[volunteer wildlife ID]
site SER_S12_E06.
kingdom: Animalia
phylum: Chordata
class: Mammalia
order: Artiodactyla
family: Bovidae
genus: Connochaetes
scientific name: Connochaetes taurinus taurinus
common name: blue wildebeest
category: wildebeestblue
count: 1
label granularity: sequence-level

^^^^

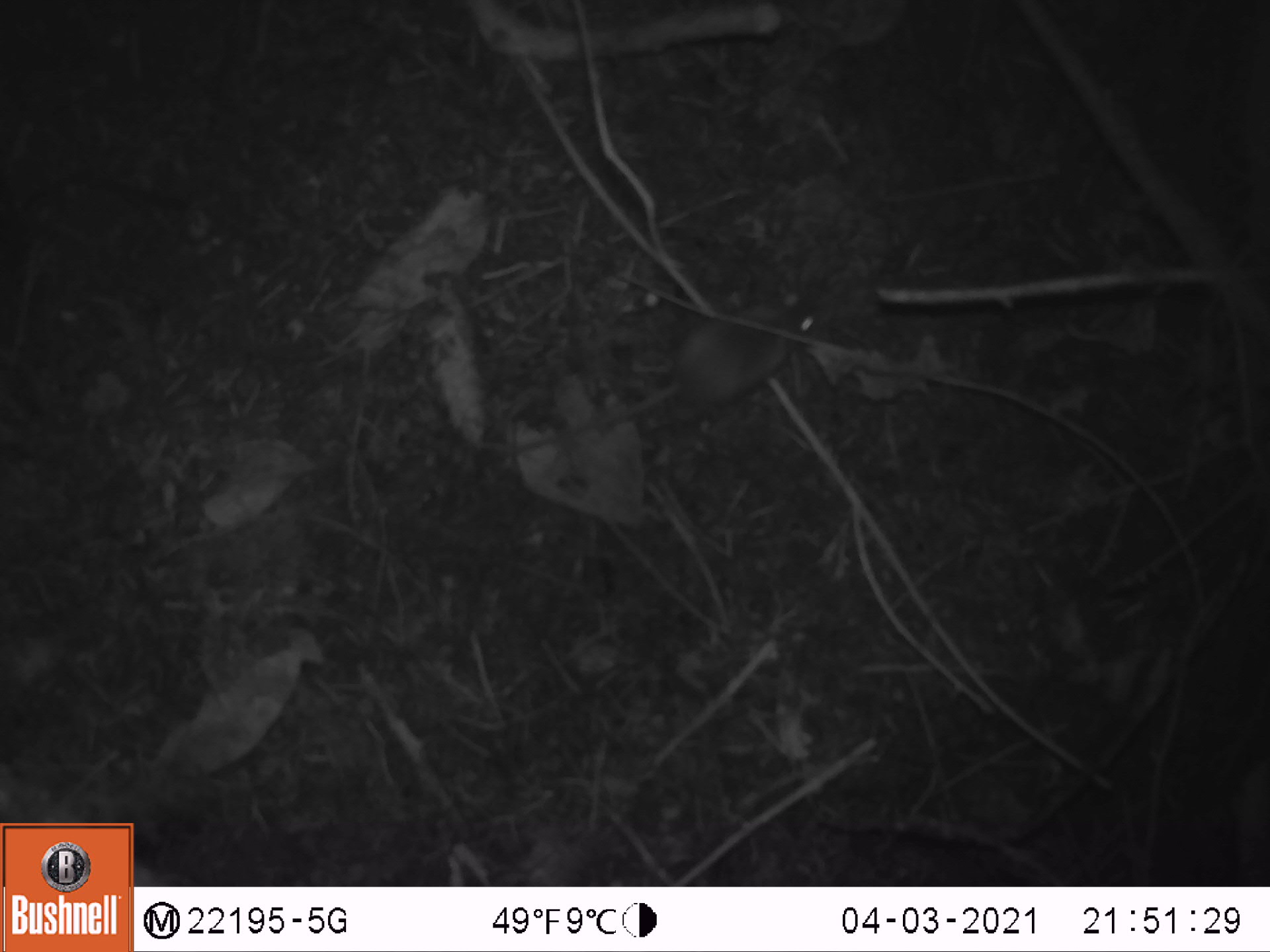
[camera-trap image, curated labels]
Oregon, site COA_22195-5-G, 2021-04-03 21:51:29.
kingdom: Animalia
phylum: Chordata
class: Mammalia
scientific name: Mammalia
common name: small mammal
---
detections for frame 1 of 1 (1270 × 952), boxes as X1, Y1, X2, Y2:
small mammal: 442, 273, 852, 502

^^^^

Lines to set down from above: the line with "[volunteer wildlife ID]", the line with "label granularity: sequence-level", and every line between, each exactly as written.

■ Reply ■
[volunteer wildlife ID]
site SER_S12_E06.
kingdom: Animalia
phylum: Chordata
class: Mammalia
order: Artiodactyla
family: Bovidae
genus: Connochaetes
scientific name: Connochaetes taurinus taurinus
common name: blue wildebeest
category: wildebeestblue
count: 1
label granularity: sequence-level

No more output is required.